The Einterz's called in certified aging-in-place-specialist, Kent McCool.

"We do a lot of bathroom modifications. But really, it can run the gamut from front entrances to making sure that the lighting is sufficient in a home," McCool said.

Falls in homes are the leading cause of death from injury for people over 65, so McCool says improvements as minor as adding slip-proof rugs and hand rails can make a big difference.

But it doesn't stop there. Improvements can include widening doorways, eliminating steps or curbs from entryways, replacing traditional bathtubs with walk-in showers or even raising a dishwasher to a new height.

"Bathrooms seemed to be addressed a lot. That's where the falls happen. We want to prevent those falls with simple things like grab bars," McCool said.

With big ticket items like ramps costing $2,000 to $3,000, one way to save some money is to look at renting versus building some of the bigger ticket items.

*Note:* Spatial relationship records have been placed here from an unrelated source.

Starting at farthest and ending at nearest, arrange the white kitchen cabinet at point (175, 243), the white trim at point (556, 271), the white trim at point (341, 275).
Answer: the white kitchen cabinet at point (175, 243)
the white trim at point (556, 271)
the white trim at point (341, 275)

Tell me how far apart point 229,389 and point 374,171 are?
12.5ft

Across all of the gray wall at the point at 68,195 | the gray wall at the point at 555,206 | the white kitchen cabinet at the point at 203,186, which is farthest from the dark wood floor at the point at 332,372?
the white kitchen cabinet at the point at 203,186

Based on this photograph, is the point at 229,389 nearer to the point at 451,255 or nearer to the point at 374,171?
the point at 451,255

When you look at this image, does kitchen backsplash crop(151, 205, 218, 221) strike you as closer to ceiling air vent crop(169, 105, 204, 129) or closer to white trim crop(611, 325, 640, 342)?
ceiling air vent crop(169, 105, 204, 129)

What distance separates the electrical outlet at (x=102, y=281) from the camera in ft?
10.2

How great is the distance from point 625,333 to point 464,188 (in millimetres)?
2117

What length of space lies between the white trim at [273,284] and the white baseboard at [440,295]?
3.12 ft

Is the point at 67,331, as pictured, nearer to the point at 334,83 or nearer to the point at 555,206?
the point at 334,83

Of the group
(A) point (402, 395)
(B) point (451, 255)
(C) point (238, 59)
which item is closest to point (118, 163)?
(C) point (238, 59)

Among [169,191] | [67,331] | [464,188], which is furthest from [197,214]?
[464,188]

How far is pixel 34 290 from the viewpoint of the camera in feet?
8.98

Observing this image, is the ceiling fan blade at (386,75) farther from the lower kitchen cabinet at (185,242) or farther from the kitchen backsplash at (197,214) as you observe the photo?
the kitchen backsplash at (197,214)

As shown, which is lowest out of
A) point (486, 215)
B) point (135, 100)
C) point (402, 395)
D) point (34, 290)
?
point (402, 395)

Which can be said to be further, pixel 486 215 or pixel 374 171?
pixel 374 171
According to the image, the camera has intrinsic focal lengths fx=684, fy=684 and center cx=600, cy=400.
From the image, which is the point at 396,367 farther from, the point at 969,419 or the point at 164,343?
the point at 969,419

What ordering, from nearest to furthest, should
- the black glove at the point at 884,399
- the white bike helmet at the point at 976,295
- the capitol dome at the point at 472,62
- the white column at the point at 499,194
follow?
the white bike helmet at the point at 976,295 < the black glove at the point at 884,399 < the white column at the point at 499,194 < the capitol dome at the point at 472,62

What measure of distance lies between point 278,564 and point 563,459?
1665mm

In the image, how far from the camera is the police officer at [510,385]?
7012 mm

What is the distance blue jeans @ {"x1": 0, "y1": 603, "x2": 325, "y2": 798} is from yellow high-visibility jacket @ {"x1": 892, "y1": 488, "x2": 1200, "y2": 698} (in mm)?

And really, this trend is not just for seniors. Even if you're in your 40s or 50s, if you are thinking about remodeling your home, you might want to consider some elements to make it more friendly for you as you age.

Angie's List Tips:

  • Talk to a Certified Aging in Place Specialist (CAPS): It's important homeowners who do need to make special modifications find a company with the training and know-how to identify the best changes to make. A CAPS contractor is trained to evaluate your specific needs and offer recommendations to make your home safe and functional.
  • Communicate your ideas: Explain what modifications you want done to your home. Even rough ideas on paper are better than nothing at all.
  • What are the costs? Aging-in-place project costs can range from a few hundred dollars to tens of thousands of dollars. Cost can vary depending on the scope of the project and quality of products used. If you anticipate being in your home at least 5 or 10 years, the cost of modifying may be lower compared to the cost of moving into an assisted living facility. Explore all your options before deciding whether to move or remodel.
  • Be proactive, not reactive: Before the need arises is the best time to consider aging-in-place design. For any remodeling project, it is a good idea to look at what changes can be put in place now that will support aging-in-place, even if you are years away from needing it.